For $\mathbf{r}:=(r_1,\dots ,r_q)$, an r-factorization of the complete λ-fold h-uniform m-vertex hypergraph $\lambda K_m^h$ is a partition of the edges of $\lambda K_m^h$ into $F_1,\dots ,F_q$ such that each color class $F_i$ is $r_i$-regular and spanning. We prove two results on embedding factorizations. Previously, these results were only known for a few small values of h, and even then only partially. We show that for $n⩾hm$ and $\mathbf{s}:=(s_1,\dots ,s_k)$, the obvious necessary conditions that ensure that an r-factorization of $\lambda K_m^h$ can be embedded into an s-factorization of $\lambda K_n^h$ are also sufficient. This extends Cruse's theorem, Baranyai's theorem, and Häggkvist-Hellgren's theorem. A connected r-factorization is an r-factorization in which each color class is connected. For $n⩾hm$, we establish the necessary and sufficient conditions under which an r-factorization of $\lambda K_m^h$ can be embedded into a connected s-factorization of $\lambda K_n^h$. This extends Walecki's theorem, and Hilton's theorem on embedding Hamiltonian decompositions (take $\lambda =r_1=\dots =r_q=1,h=s_1=\dots =s_k=2$).

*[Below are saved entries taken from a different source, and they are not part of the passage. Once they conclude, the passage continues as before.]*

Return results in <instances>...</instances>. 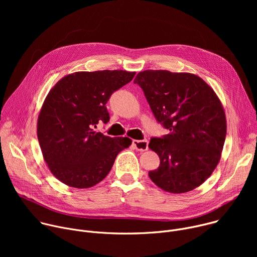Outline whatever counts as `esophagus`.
Instances as JSON below:
<instances>
[{"mask_svg": "<svg viewBox=\"0 0 257 257\" xmlns=\"http://www.w3.org/2000/svg\"><path fill=\"white\" fill-rule=\"evenodd\" d=\"M132 144L134 149L138 152H145L149 150V141L148 140H133Z\"/></svg>", "mask_w": 257, "mask_h": 257, "instance_id": "1", "label": "esophagus"}]
</instances>
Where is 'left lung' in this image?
Instances as JSON below:
<instances>
[{
  "mask_svg": "<svg viewBox=\"0 0 257 257\" xmlns=\"http://www.w3.org/2000/svg\"><path fill=\"white\" fill-rule=\"evenodd\" d=\"M134 83L145 94L157 120L169 129L149 148L160 158L149 176L161 189L180 194L200 186L222 157L227 134L223 104L199 76L167 70L139 72Z\"/></svg>",
  "mask_w": 257,
  "mask_h": 257,
  "instance_id": "1",
  "label": "left lung"
}]
</instances>
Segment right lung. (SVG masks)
Returning <instances> with one entry per match:
<instances>
[{
    "instance_id": "add662e5",
    "label": "right lung",
    "mask_w": 257,
    "mask_h": 257,
    "mask_svg": "<svg viewBox=\"0 0 257 257\" xmlns=\"http://www.w3.org/2000/svg\"><path fill=\"white\" fill-rule=\"evenodd\" d=\"M134 75L123 70L79 71L61 78L49 91L36 131L48 168L64 184L81 189L96 185L118 154L131 145L128 137H108L94 128L109 121L105 103Z\"/></svg>"
}]
</instances>
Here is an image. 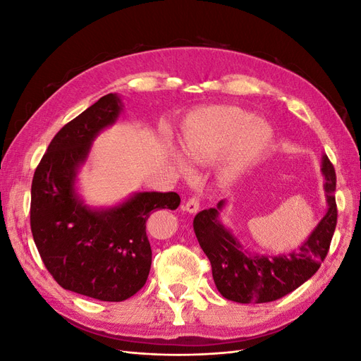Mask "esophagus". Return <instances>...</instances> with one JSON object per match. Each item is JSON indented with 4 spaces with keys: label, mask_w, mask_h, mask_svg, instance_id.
<instances>
[{
    "label": "esophagus",
    "mask_w": 361,
    "mask_h": 361,
    "mask_svg": "<svg viewBox=\"0 0 361 361\" xmlns=\"http://www.w3.org/2000/svg\"><path fill=\"white\" fill-rule=\"evenodd\" d=\"M199 207H200V202H199L197 197H190L187 202H185V204H183V209L188 211L190 214H195V212H197Z\"/></svg>",
    "instance_id": "34e87169"
}]
</instances>
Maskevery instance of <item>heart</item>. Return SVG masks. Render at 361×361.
<instances>
[{"mask_svg":"<svg viewBox=\"0 0 361 361\" xmlns=\"http://www.w3.org/2000/svg\"><path fill=\"white\" fill-rule=\"evenodd\" d=\"M236 106H211L194 113L182 135L185 155L192 162L204 164L216 158L228 146L218 169L223 182L233 180L251 164L267 154L272 143L271 126ZM182 171L188 166L179 161Z\"/></svg>","mask_w":361,"mask_h":361,"instance_id":"obj_1","label":"heart"}]
</instances>
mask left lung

为了$\mathbf{r}：=(r_1,\dots ,r_q)$, 一个完整的λ -fold h -uniform m -vertex hypergraph的r -factorization$\lambda {ķ}_{米}^H$是边缘的划分$\lambda {ķ}_{米}^H$进入$F_1,\dots ,F_q$这样每个颜色类$F_{\mathrm{一世}}$是$r_{\mathrm{一世}}$- 常规和跨越。我们证明了嵌入分解的两个结果。以前，这些结果仅对h的几个小值已知，即使这样也只是部分已知。我们证明了$n⩾H米$和$\mathbf{s}：=(s_1,\dots ,s_{ķ})$, 明显的必要条件，确保$\lambda {ķ}_{米}^H$可以嵌入到$\lambda {ķ}_n^H$也足够了。这扩展了 Cruse 定理、Baranyai 定理和 Häggkvist-Hellgren 定理。连接的r因式分解是每个颜色类都连接的 r因式分解。为了$n⩾H米$，我们建立了充分的必要条件，在该条件下，$\lambda {ķ}_{米}^H$可以嵌入到一个连通的 s因式分解中$\lambda {ķ}_n^H$. 这扩展了 Walecki 定理和 Hilton 关于嵌入哈密顿分解的定理（取$\lambda =r_1=\dots =r_q=1,H=s_1=\dots =s_{ķ}=2$）。